__SUPPLIED PASSAGE__:
*** Begin section ***

Looks like the start to a nice set up.

Looks like it is fairly close to the house, but I've always leaned toward fiber optic when going between buildings.  Less issues with EMI (think lightning).  Pre-terminated fiber isn't that expensive, but you do put a little bit of money into transceivers.

Are you going to do anything as far as heating/cooling?


----------



## graham-xrf (Jul 22, 2021)

rabler said:


> Looks like the start to a nice set up.
> 
> Looks like it is fairly close to the house, but I've always leaned toward fiber optic when going between buildings.  Less issues with EMI (think lightning).  Pre-terminated fiber isn't that expensive, but you do put a little bit of money into transceivers.
> 
> Are you going to do anything as far as heating/cooling?


The perspective is a bit skewed, but you are right. The distance to the main house is about 28m to 30m, depending which corner.

I do have 80Mbit/sec fibre-optic in the main house, and the router hub has a spare socket 
I am sure I will be OK. If I put a WiFi hub on the end of it, in the loft, it will probably work over the whole yard.

The ply wall covers over the insulation can be taken off, and thicker insulation panels added if the need arises. I plan a 1.5m square E-Glass+ coils solar heat assist placed behind to the South, as part of a 3-tube dessicated air conditioning, and to go part way to a heating system in winter. I freely admit that I have not yet decided on all that stuff yet. I was just making sure there was very complete insulation. Under the floor is 50mm of it. There are two plastics. One was under the original pour. Over that is a regulation thick red membrane, apparently to stop radioactive  Radon gas! 
I plan installing PV panels on the south side of the pitched roof. They would provide enough kW for a regular air conditioner fitted into the East gable, but I was giving consideration to a more experimental thing, just because I have been watching this - although my version would not be an ugly pile of tubes outside.






Then we have, related to this, the explanation from Keith Wakeham (Titanlabs.com) , and an unobstructed diagram, which I attached..






.. or of course, I could just install a regular cube heat engine in the East wall.

*** End section ***

__DATA PROVIDED__:

*** Begin section ***

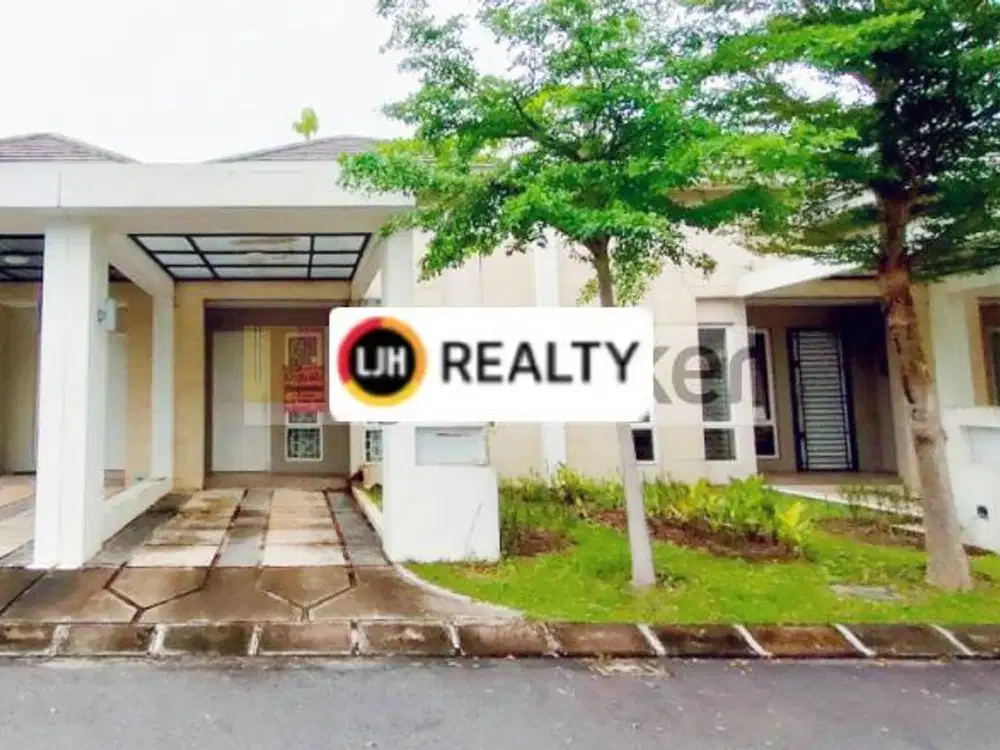 Dijual Murah Rumah Orchard Park 1 Lantai Cluster Carica Batam Center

*** End section ***

__WHAT TO WORK ON__:
a) In the outbuilding thread, retype the text between "I plan installing" and "which I attached..", inclusive.
b) According to the outbuilding thread, how far away is the main house?
c) Proceed with the outbuilding thread from the point where it stops.

__EXERCISE ANSWERS__:
a)
I plan installing PV panels on the south side of the pitched roof. They would provide enough kW for a regular air conditioner fitted into the East gable, but I was giving consideration to a more experimental thing, just because I have been watching this - although my version would not be an ugly pile of tubes outside.






Then we have, related to this, the explanation from Keith Wakeham (Titanlabs.com) , and an unobstructed diagram, which I attached..

b) About 28m to 30m, depending which corner.

c)
As for heating, I consider everything from a cental little woodburner through to a solar assisted PV powered gadget, or maybe just install a propane tank and a flue. As I say, there is a whole lot I should have thought through.

The project has progressed a bit now, and I will shortly have more pictures.


----------



## Janderso (Jul 22, 2021)

That thing is built like a brick poop house


----------



## Aukai (Jul 22, 2021)

It's awesome


----------



## NCjeeper (Jul 22, 2021)

Pretty cool building. Gorgeous soil.


----------



## extropic (Jul 22, 2021)

I had a six month temporary assignment to England and your pictures have me reminiscing about the finest "vacation" of my life.

Everything is looking great from here.

Watching.


----------



## jwmay (Jul 22, 2021)

I really like that!


----------



## graham-xrf (Jul 22, 2021)

Janderso said:


> That thing is built like a brick poop house


According to the authorities, that's the one thing it is not allowed to be


----------



## hman (Jul 22, 2021)

First off, CONGRATULATIONS!!!! That looks like a fantastic structure!


graham-xrf said:


> We had no clear idea of the actual boundary. It turns out, a boundary is where the owner and a neighbor agree it shall be. My neighbor said "put up the building, and the boundary will then be two-and-a-bit metres from it". Great to have nice neighbors!


Indeed!  I'm sure that building regulations are MUCH stricter in the UK than almost anywhere here in the US.  Very happy to hear that you were able to navigate through all the hurdles.  Good neighbors are a blessing.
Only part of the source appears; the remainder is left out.